Looking to grow something unusual, a true conversation piece… buy and learn about the care of staghorn fern plant.
Except from Platycerium andinum, native to South America, the genus, platycerium, is comprised of about 18 species, all found in natural tropical and temperate surroundings of Africa, Southeast Asia, Philippines, Australia and New Guinea.
When first learning staghorn fern care, take note as to how the staghorn grows in the wild. They attach themselves to tree trunks living as epiphytes earning the term epiphytic ferns.
This makes them outstanding subjects, which do best grown as a decorative hanging plant. They can be grown in pots but like the rabbit’s foot fern attain their true distinctive looks and beauty when grown as a hanging specimen.
An attractive display can be “created” in a greenhouse or protected area if plants (singular or multiple) are attached to a tree trunk as stand alone specimens.
You may like Dicksonia antarctica aka Tasmanian Tree Fern
Staghorn Plant Leaves – Fronds of Two Kinds
These ferns have two kinds of leaves (fronds): sterile ones which usually are rounded in outline, and fertile fronds which are forked like the antlers of a reindeer. Both fronds are covered with sort of a gray furry down.
It is on the fertile, forked fronds (some species are held erect and others are drooping) that the spores are produced.
The clusters of spores are visible as a large brown deposit, formed in masses on the underside of the leaves, usually towards the tips of the lobes. The spores are the reproductive bodies.
Sterile Staghorn Fronds
The sterile fronds also have important functions. They are at first green and succulent but ultimately they lose their moisture and become cinnamon colored and parchment like. In their early stage, in addition to performing the usual function of green leaves, they help to attach the plant to its support.

| Supplied information |
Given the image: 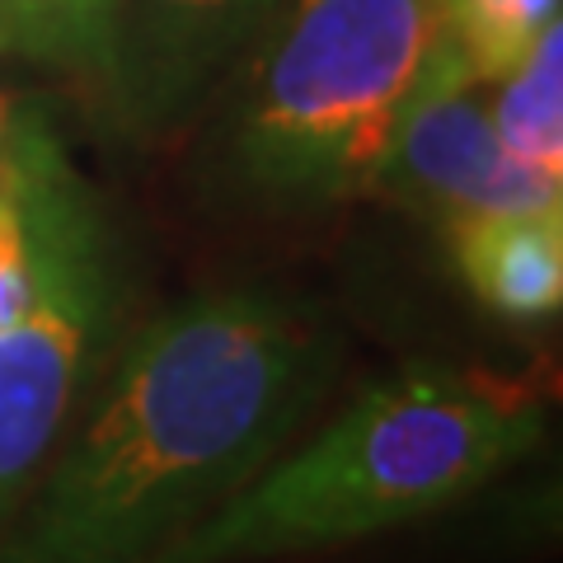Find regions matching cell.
Segmentation results:
<instances>
[{
    "label": "cell",
    "mask_w": 563,
    "mask_h": 563,
    "mask_svg": "<svg viewBox=\"0 0 563 563\" xmlns=\"http://www.w3.org/2000/svg\"><path fill=\"white\" fill-rule=\"evenodd\" d=\"M451 258L474 301L503 320H550L563 306V211L455 217Z\"/></svg>",
    "instance_id": "cell-7"
},
{
    "label": "cell",
    "mask_w": 563,
    "mask_h": 563,
    "mask_svg": "<svg viewBox=\"0 0 563 563\" xmlns=\"http://www.w3.org/2000/svg\"><path fill=\"white\" fill-rule=\"evenodd\" d=\"M488 122L498 146L521 169L563 184V29L559 20L498 80V99L488 103Z\"/></svg>",
    "instance_id": "cell-8"
},
{
    "label": "cell",
    "mask_w": 563,
    "mask_h": 563,
    "mask_svg": "<svg viewBox=\"0 0 563 563\" xmlns=\"http://www.w3.org/2000/svg\"><path fill=\"white\" fill-rule=\"evenodd\" d=\"M442 43L446 0H287L231 113L235 174L277 202L376 188Z\"/></svg>",
    "instance_id": "cell-3"
},
{
    "label": "cell",
    "mask_w": 563,
    "mask_h": 563,
    "mask_svg": "<svg viewBox=\"0 0 563 563\" xmlns=\"http://www.w3.org/2000/svg\"><path fill=\"white\" fill-rule=\"evenodd\" d=\"M333 362L324 320L277 291H207L155 314L0 563H155L268 470Z\"/></svg>",
    "instance_id": "cell-1"
},
{
    "label": "cell",
    "mask_w": 563,
    "mask_h": 563,
    "mask_svg": "<svg viewBox=\"0 0 563 563\" xmlns=\"http://www.w3.org/2000/svg\"><path fill=\"white\" fill-rule=\"evenodd\" d=\"M559 20V0H446V38L474 80H503Z\"/></svg>",
    "instance_id": "cell-10"
},
{
    "label": "cell",
    "mask_w": 563,
    "mask_h": 563,
    "mask_svg": "<svg viewBox=\"0 0 563 563\" xmlns=\"http://www.w3.org/2000/svg\"><path fill=\"white\" fill-rule=\"evenodd\" d=\"M33 296V254H29V221L14 188V174L0 161V329H10L29 310Z\"/></svg>",
    "instance_id": "cell-11"
},
{
    "label": "cell",
    "mask_w": 563,
    "mask_h": 563,
    "mask_svg": "<svg viewBox=\"0 0 563 563\" xmlns=\"http://www.w3.org/2000/svg\"><path fill=\"white\" fill-rule=\"evenodd\" d=\"M544 413L526 376L409 366L372 385L310 446L258 470L155 563H254L446 512L536 451Z\"/></svg>",
    "instance_id": "cell-2"
},
{
    "label": "cell",
    "mask_w": 563,
    "mask_h": 563,
    "mask_svg": "<svg viewBox=\"0 0 563 563\" xmlns=\"http://www.w3.org/2000/svg\"><path fill=\"white\" fill-rule=\"evenodd\" d=\"M24 118H29V109L5 90V85H0V161L10 155L14 136H20V128H24Z\"/></svg>",
    "instance_id": "cell-12"
},
{
    "label": "cell",
    "mask_w": 563,
    "mask_h": 563,
    "mask_svg": "<svg viewBox=\"0 0 563 563\" xmlns=\"http://www.w3.org/2000/svg\"><path fill=\"white\" fill-rule=\"evenodd\" d=\"M5 169L29 221L33 296L20 320L0 329V521L47 461L113 310V263L99 207L43 113L24 118Z\"/></svg>",
    "instance_id": "cell-4"
},
{
    "label": "cell",
    "mask_w": 563,
    "mask_h": 563,
    "mask_svg": "<svg viewBox=\"0 0 563 563\" xmlns=\"http://www.w3.org/2000/svg\"><path fill=\"white\" fill-rule=\"evenodd\" d=\"M109 5L113 0H0V47L62 70L99 103L109 76Z\"/></svg>",
    "instance_id": "cell-9"
},
{
    "label": "cell",
    "mask_w": 563,
    "mask_h": 563,
    "mask_svg": "<svg viewBox=\"0 0 563 563\" xmlns=\"http://www.w3.org/2000/svg\"><path fill=\"white\" fill-rule=\"evenodd\" d=\"M484 80L446 38L437 47L428 76L404 109L390 155L376 188L455 217H498V211H563V184L521 169L498 146L479 95Z\"/></svg>",
    "instance_id": "cell-6"
},
{
    "label": "cell",
    "mask_w": 563,
    "mask_h": 563,
    "mask_svg": "<svg viewBox=\"0 0 563 563\" xmlns=\"http://www.w3.org/2000/svg\"><path fill=\"white\" fill-rule=\"evenodd\" d=\"M287 0H113L99 113L132 141H169L244 66Z\"/></svg>",
    "instance_id": "cell-5"
}]
</instances>
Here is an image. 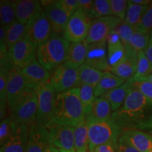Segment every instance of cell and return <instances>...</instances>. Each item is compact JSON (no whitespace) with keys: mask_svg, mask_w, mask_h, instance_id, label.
<instances>
[{"mask_svg":"<svg viewBox=\"0 0 152 152\" xmlns=\"http://www.w3.org/2000/svg\"><path fill=\"white\" fill-rule=\"evenodd\" d=\"M85 120L86 114L80 98L79 87L56 94L50 122L75 128Z\"/></svg>","mask_w":152,"mask_h":152,"instance_id":"7a4b0ae2","label":"cell"},{"mask_svg":"<svg viewBox=\"0 0 152 152\" xmlns=\"http://www.w3.org/2000/svg\"><path fill=\"white\" fill-rule=\"evenodd\" d=\"M77 71L80 86L88 85L95 87L98 85L104 73V72L87 65L85 63L77 68Z\"/></svg>","mask_w":152,"mask_h":152,"instance_id":"484cf974","label":"cell"},{"mask_svg":"<svg viewBox=\"0 0 152 152\" xmlns=\"http://www.w3.org/2000/svg\"><path fill=\"white\" fill-rule=\"evenodd\" d=\"M44 10L41 2L36 0L16 1V21L27 25Z\"/></svg>","mask_w":152,"mask_h":152,"instance_id":"ffe728a7","label":"cell"},{"mask_svg":"<svg viewBox=\"0 0 152 152\" xmlns=\"http://www.w3.org/2000/svg\"><path fill=\"white\" fill-rule=\"evenodd\" d=\"M122 22L123 20L114 16L94 19L85 41L89 45L106 40L110 33L116 29Z\"/></svg>","mask_w":152,"mask_h":152,"instance_id":"30bf717a","label":"cell"},{"mask_svg":"<svg viewBox=\"0 0 152 152\" xmlns=\"http://www.w3.org/2000/svg\"><path fill=\"white\" fill-rule=\"evenodd\" d=\"M148 7L132 3L130 1H128V9H127L124 22L132 26L133 28H136L143 17L144 13L147 11Z\"/></svg>","mask_w":152,"mask_h":152,"instance_id":"f546056e","label":"cell"},{"mask_svg":"<svg viewBox=\"0 0 152 152\" xmlns=\"http://www.w3.org/2000/svg\"><path fill=\"white\" fill-rule=\"evenodd\" d=\"M112 108L109 101L103 97H97L93 102L90 111L86 115L87 121H102L111 119Z\"/></svg>","mask_w":152,"mask_h":152,"instance_id":"603a6c76","label":"cell"},{"mask_svg":"<svg viewBox=\"0 0 152 152\" xmlns=\"http://www.w3.org/2000/svg\"><path fill=\"white\" fill-rule=\"evenodd\" d=\"M85 64L103 72L111 71L108 61V49L106 40L89 44Z\"/></svg>","mask_w":152,"mask_h":152,"instance_id":"5bb4252c","label":"cell"},{"mask_svg":"<svg viewBox=\"0 0 152 152\" xmlns=\"http://www.w3.org/2000/svg\"><path fill=\"white\" fill-rule=\"evenodd\" d=\"M150 33H142L137 30H134L128 46L136 52H145L149 42ZM128 46V45H127Z\"/></svg>","mask_w":152,"mask_h":152,"instance_id":"836d02e7","label":"cell"},{"mask_svg":"<svg viewBox=\"0 0 152 152\" xmlns=\"http://www.w3.org/2000/svg\"><path fill=\"white\" fill-rule=\"evenodd\" d=\"M125 80L118 77L110 71L104 72L103 76L94 88V94L96 98L101 97L106 93L117 88L124 84Z\"/></svg>","mask_w":152,"mask_h":152,"instance_id":"d4e9b609","label":"cell"},{"mask_svg":"<svg viewBox=\"0 0 152 152\" xmlns=\"http://www.w3.org/2000/svg\"><path fill=\"white\" fill-rule=\"evenodd\" d=\"M60 152H71V151H66V150H61L59 149Z\"/></svg>","mask_w":152,"mask_h":152,"instance_id":"681fc988","label":"cell"},{"mask_svg":"<svg viewBox=\"0 0 152 152\" xmlns=\"http://www.w3.org/2000/svg\"><path fill=\"white\" fill-rule=\"evenodd\" d=\"M89 126V151L93 152L95 147L102 144L117 143L123 130L111 118L107 121H87Z\"/></svg>","mask_w":152,"mask_h":152,"instance_id":"5b68a950","label":"cell"},{"mask_svg":"<svg viewBox=\"0 0 152 152\" xmlns=\"http://www.w3.org/2000/svg\"><path fill=\"white\" fill-rule=\"evenodd\" d=\"M4 73L7 77V104L9 108L25 90L26 85L20 68L13 65Z\"/></svg>","mask_w":152,"mask_h":152,"instance_id":"9a60e30c","label":"cell"},{"mask_svg":"<svg viewBox=\"0 0 152 152\" xmlns=\"http://www.w3.org/2000/svg\"><path fill=\"white\" fill-rule=\"evenodd\" d=\"M27 27L26 36L37 46L49 39L54 33L44 10L27 25Z\"/></svg>","mask_w":152,"mask_h":152,"instance_id":"7c38bea8","label":"cell"},{"mask_svg":"<svg viewBox=\"0 0 152 152\" xmlns=\"http://www.w3.org/2000/svg\"><path fill=\"white\" fill-rule=\"evenodd\" d=\"M75 152L89 151V126L87 120L76 126L74 132Z\"/></svg>","mask_w":152,"mask_h":152,"instance_id":"4316f807","label":"cell"},{"mask_svg":"<svg viewBox=\"0 0 152 152\" xmlns=\"http://www.w3.org/2000/svg\"><path fill=\"white\" fill-rule=\"evenodd\" d=\"M80 98L84 108L86 115L90 113L93 102L96 97L94 94L95 87L88 85H83L79 87Z\"/></svg>","mask_w":152,"mask_h":152,"instance_id":"d6a6232c","label":"cell"},{"mask_svg":"<svg viewBox=\"0 0 152 152\" xmlns=\"http://www.w3.org/2000/svg\"><path fill=\"white\" fill-rule=\"evenodd\" d=\"M37 45L26 36L9 49V59L13 65L21 69L37 58Z\"/></svg>","mask_w":152,"mask_h":152,"instance_id":"8fae6325","label":"cell"},{"mask_svg":"<svg viewBox=\"0 0 152 152\" xmlns=\"http://www.w3.org/2000/svg\"><path fill=\"white\" fill-rule=\"evenodd\" d=\"M129 81V80H128ZM132 83V89L138 90L142 94L152 101V83L149 81H134Z\"/></svg>","mask_w":152,"mask_h":152,"instance_id":"ab89813d","label":"cell"},{"mask_svg":"<svg viewBox=\"0 0 152 152\" xmlns=\"http://www.w3.org/2000/svg\"><path fill=\"white\" fill-rule=\"evenodd\" d=\"M70 44L64 37L53 33L49 39L37 46V59L47 71H52L65 63Z\"/></svg>","mask_w":152,"mask_h":152,"instance_id":"3957f363","label":"cell"},{"mask_svg":"<svg viewBox=\"0 0 152 152\" xmlns=\"http://www.w3.org/2000/svg\"><path fill=\"white\" fill-rule=\"evenodd\" d=\"M132 90V83L127 80L124 84L117 88L109 91V92L106 93L101 97H103L109 101V103L111 104L112 111L114 112L119 109L123 106L125 99L127 98L128 94Z\"/></svg>","mask_w":152,"mask_h":152,"instance_id":"cb8c5ba5","label":"cell"},{"mask_svg":"<svg viewBox=\"0 0 152 152\" xmlns=\"http://www.w3.org/2000/svg\"><path fill=\"white\" fill-rule=\"evenodd\" d=\"M149 132L150 133V134H152V130H150V131H149Z\"/></svg>","mask_w":152,"mask_h":152,"instance_id":"f907efd6","label":"cell"},{"mask_svg":"<svg viewBox=\"0 0 152 152\" xmlns=\"http://www.w3.org/2000/svg\"><path fill=\"white\" fill-rule=\"evenodd\" d=\"M142 33H150L152 30V1L135 28Z\"/></svg>","mask_w":152,"mask_h":152,"instance_id":"74e56055","label":"cell"},{"mask_svg":"<svg viewBox=\"0 0 152 152\" xmlns=\"http://www.w3.org/2000/svg\"><path fill=\"white\" fill-rule=\"evenodd\" d=\"M132 3L136 4L142 5V6H149L151 1L150 0H130Z\"/></svg>","mask_w":152,"mask_h":152,"instance_id":"bcb514c9","label":"cell"},{"mask_svg":"<svg viewBox=\"0 0 152 152\" xmlns=\"http://www.w3.org/2000/svg\"><path fill=\"white\" fill-rule=\"evenodd\" d=\"M16 20V1L1 0L0 1L1 26L7 27Z\"/></svg>","mask_w":152,"mask_h":152,"instance_id":"f1b7e54d","label":"cell"},{"mask_svg":"<svg viewBox=\"0 0 152 152\" xmlns=\"http://www.w3.org/2000/svg\"><path fill=\"white\" fill-rule=\"evenodd\" d=\"M149 152H152V150H151V151H149Z\"/></svg>","mask_w":152,"mask_h":152,"instance_id":"816d5d0a","label":"cell"},{"mask_svg":"<svg viewBox=\"0 0 152 152\" xmlns=\"http://www.w3.org/2000/svg\"><path fill=\"white\" fill-rule=\"evenodd\" d=\"M137 61L138 52L128 45L125 47L123 58L116 66L111 68L110 72L125 81L128 80L136 73Z\"/></svg>","mask_w":152,"mask_h":152,"instance_id":"ac0fdd59","label":"cell"},{"mask_svg":"<svg viewBox=\"0 0 152 152\" xmlns=\"http://www.w3.org/2000/svg\"><path fill=\"white\" fill-rule=\"evenodd\" d=\"M50 145L49 132L45 125L35 123L29 126L26 152H46Z\"/></svg>","mask_w":152,"mask_h":152,"instance_id":"e0dca14e","label":"cell"},{"mask_svg":"<svg viewBox=\"0 0 152 152\" xmlns=\"http://www.w3.org/2000/svg\"><path fill=\"white\" fill-rule=\"evenodd\" d=\"M35 91L38 104L36 123L45 125L52 118L56 92L49 81L37 87Z\"/></svg>","mask_w":152,"mask_h":152,"instance_id":"52a82bcc","label":"cell"},{"mask_svg":"<svg viewBox=\"0 0 152 152\" xmlns=\"http://www.w3.org/2000/svg\"><path fill=\"white\" fill-rule=\"evenodd\" d=\"M117 152H141L132 145L127 139L121 135L116 144Z\"/></svg>","mask_w":152,"mask_h":152,"instance_id":"60d3db41","label":"cell"},{"mask_svg":"<svg viewBox=\"0 0 152 152\" xmlns=\"http://www.w3.org/2000/svg\"><path fill=\"white\" fill-rule=\"evenodd\" d=\"M134 30H135V28H133L132 26H130V25L126 23L124 21H123L122 23L116 28L117 32L118 33L121 41H122L125 47H126L130 43Z\"/></svg>","mask_w":152,"mask_h":152,"instance_id":"f35d334b","label":"cell"},{"mask_svg":"<svg viewBox=\"0 0 152 152\" xmlns=\"http://www.w3.org/2000/svg\"><path fill=\"white\" fill-rule=\"evenodd\" d=\"M46 152H60V151H59V149H58L57 148L50 145L48 147V149H47Z\"/></svg>","mask_w":152,"mask_h":152,"instance_id":"7dc6e473","label":"cell"},{"mask_svg":"<svg viewBox=\"0 0 152 152\" xmlns=\"http://www.w3.org/2000/svg\"><path fill=\"white\" fill-rule=\"evenodd\" d=\"M137 81H149V82H150V83H152V73L150 74V75H148L147 77H144V78L138 80H137Z\"/></svg>","mask_w":152,"mask_h":152,"instance_id":"c3c4849f","label":"cell"},{"mask_svg":"<svg viewBox=\"0 0 152 152\" xmlns=\"http://www.w3.org/2000/svg\"><path fill=\"white\" fill-rule=\"evenodd\" d=\"M88 45L85 40L77 42H71L64 64L77 69L84 64L86 60Z\"/></svg>","mask_w":152,"mask_h":152,"instance_id":"44dd1931","label":"cell"},{"mask_svg":"<svg viewBox=\"0 0 152 152\" xmlns=\"http://www.w3.org/2000/svg\"><path fill=\"white\" fill-rule=\"evenodd\" d=\"M61 7L71 16L78 9V0H58Z\"/></svg>","mask_w":152,"mask_h":152,"instance_id":"b9f144b4","label":"cell"},{"mask_svg":"<svg viewBox=\"0 0 152 152\" xmlns=\"http://www.w3.org/2000/svg\"><path fill=\"white\" fill-rule=\"evenodd\" d=\"M29 127L26 125H15L10 137L1 147L0 152H26Z\"/></svg>","mask_w":152,"mask_h":152,"instance_id":"d6986e66","label":"cell"},{"mask_svg":"<svg viewBox=\"0 0 152 152\" xmlns=\"http://www.w3.org/2000/svg\"><path fill=\"white\" fill-rule=\"evenodd\" d=\"M21 71L26 81V87L34 90L41 85L49 82L50 79V71L44 68L37 58L21 68Z\"/></svg>","mask_w":152,"mask_h":152,"instance_id":"2e32d148","label":"cell"},{"mask_svg":"<svg viewBox=\"0 0 152 152\" xmlns=\"http://www.w3.org/2000/svg\"><path fill=\"white\" fill-rule=\"evenodd\" d=\"M40 2L54 33L59 35L64 33L71 16L61 7L58 1H41Z\"/></svg>","mask_w":152,"mask_h":152,"instance_id":"4fadbf2b","label":"cell"},{"mask_svg":"<svg viewBox=\"0 0 152 152\" xmlns=\"http://www.w3.org/2000/svg\"><path fill=\"white\" fill-rule=\"evenodd\" d=\"M37 96L33 89L26 87L15 103L9 108V116L15 125L28 127L37 121Z\"/></svg>","mask_w":152,"mask_h":152,"instance_id":"277c9868","label":"cell"},{"mask_svg":"<svg viewBox=\"0 0 152 152\" xmlns=\"http://www.w3.org/2000/svg\"><path fill=\"white\" fill-rule=\"evenodd\" d=\"M145 54L147 55V58H149L150 62L152 64V30L150 32V38H149V42L148 45V47L145 51Z\"/></svg>","mask_w":152,"mask_h":152,"instance_id":"f6af8a7d","label":"cell"},{"mask_svg":"<svg viewBox=\"0 0 152 152\" xmlns=\"http://www.w3.org/2000/svg\"><path fill=\"white\" fill-rule=\"evenodd\" d=\"M112 16H116L124 21L128 9V1L126 0H110Z\"/></svg>","mask_w":152,"mask_h":152,"instance_id":"d590c367","label":"cell"},{"mask_svg":"<svg viewBox=\"0 0 152 152\" xmlns=\"http://www.w3.org/2000/svg\"><path fill=\"white\" fill-rule=\"evenodd\" d=\"M109 16H112L109 0H95L93 1L91 12V18L92 20Z\"/></svg>","mask_w":152,"mask_h":152,"instance_id":"e575fe53","label":"cell"},{"mask_svg":"<svg viewBox=\"0 0 152 152\" xmlns=\"http://www.w3.org/2000/svg\"><path fill=\"white\" fill-rule=\"evenodd\" d=\"M111 118L123 131L152 130V101L132 89L123 106L112 113Z\"/></svg>","mask_w":152,"mask_h":152,"instance_id":"6da1fadb","label":"cell"},{"mask_svg":"<svg viewBox=\"0 0 152 152\" xmlns=\"http://www.w3.org/2000/svg\"><path fill=\"white\" fill-rule=\"evenodd\" d=\"M14 126L15 125L9 115L1 121V123H0V144H1V147L4 145L5 142L10 137Z\"/></svg>","mask_w":152,"mask_h":152,"instance_id":"8d00e7d4","label":"cell"},{"mask_svg":"<svg viewBox=\"0 0 152 152\" xmlns=\"http://www.w3.org/2000/svg\"><path fill=\"white\" fill-rule=\"evenodd\" d=\"M121 135L141 152H149L152 150V134L150 133L142 130H125L123 131Z\"/></svg>","mask_w":152,"mask_h":152,"instance_id":"7402d4cb","label":"cell"},{"mask_svg":"<svg viewBox=\"0 0 152 152\" xmlns=\"http://www.w3.org/2000/svg\"><path fill=\"white\" fill-rule=\"evenodd\" d=\"M108 61L111 68L117 65L125 54V47L122 42L114 44H107Z\"/></svg>","mask_w":152,"mask_h":152,"instance_id":"1f68e13d","label":"cell"},{"mask_svg":"<svg viewBox=\"0 0 152 152\" xmlns=\"http://www.w3.org/2000/svg\"><path fill=\"white\" fill-rule=\"evenodd\" d=\"M48 130L50 144L58 149L75 152V128L49 122L45 125Z\"/></svg>","mask_w":152,"mask_h":152,"instance_id":"ba28073f","label":"cell"},{"mask_svg":"<svg viewBox=\"0 0 152 152\" xmlns=\"http://www.w3.org/2000/svg\"><path fill=\"white\" fill-rule=\"evenodd\" d=\"M28 27L26 25L15 21L7 27V47L9 51L16 43L27 35Z\"/></svg>","mask_w":152,"mask_h":152,"instance_id":"83f0119b","label":"cell"},{"mask_svg":"<svg viewBox=\"0 0 152 152\" xmlns=\"http://www.w3.org/2000/svg\"><path fill=\"white\" fill-rule=\"evenodd\" d=\"M92 0H78V9H80L91 18V12L93 6Z\"/></svg>","mask_w":152,"mask_h":152,"instance_id":"ee69618b","label":"cell"},{"mask_svg":"<svg viewBox=\"0 0 152 152\" xmlns=\"http://www.w3.org/2000/svg\"><path fill=\"white\" fill-rule=\"evenodd\" d=\"M92 20L86 13L80 9H77L70 17L63 33V37L70 42L85 40Z\"/></svg>","mask_w":152,"mask_h":152,"instance_id":"8992f818","label":"cell"},{"mask_svg":"<svg viewBox=\"0 0 152 152\" xmlns=\"http://www.w3.org/2000/svg\"><path fill=\"white\" fill-rule=\"evenodd\" d=\"M49 82L56 94L80 87L78 71L62 64L50 71Z\"/></svg>","mask_w":152,"mask_h":152,"instance_id":"9c48e42d","label":"cell"},{"mask_svg":"<svg viewBox=\"0 0 152 152\" xmlns=\"http://www.w3.org/2000/svg\"><path fill=\"white\" fill-rule=\"evenodd\" d=\"M118 143V142H117ZM117 143L109 142V143L102 144L95 147L93 152H117L116 144Z\"/></svg>","mask_w":152,"mask_h":152,"instance_id":"7bdbcfd3","label":"cell"},{"mask_svg":"<svg viewBox=\"0 0 152 152\" xmlns=\"http://www.w3.org/2000/svg\"><path fill=\"white\" fill-rule=\"evenodd\" d=\"M152 73V64L147 58L145 52L140 51L138 52L137 66L136 73L132 77L129 79V81L134 82L138 80L144 78Z\"/></svg>","mask_w":152,"mask_h":152,"instance_id":"4dcf8cb0","label":"cell"}]
</instances>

| Goal 1 |
In the staghorn fern text, translate "Both fronds are covered with sort of a gray furry down." into French.
| Goal 2 |
Output the part of the staghorn fern text starting with "This makes them" and going on through "a hanging specimen.".

| Worked answer 1 |
Les deux types de frondes sont recouverts d'une sorte de duvet gris et velu.

| Worked answer 2 |
This makes them outstanding subjects, which do best grown as a decorative hanging plant. They can be grown in pots but like the rabbit’s foot fern attain their true distinctive looks and beauty when grown as a hanging specimen.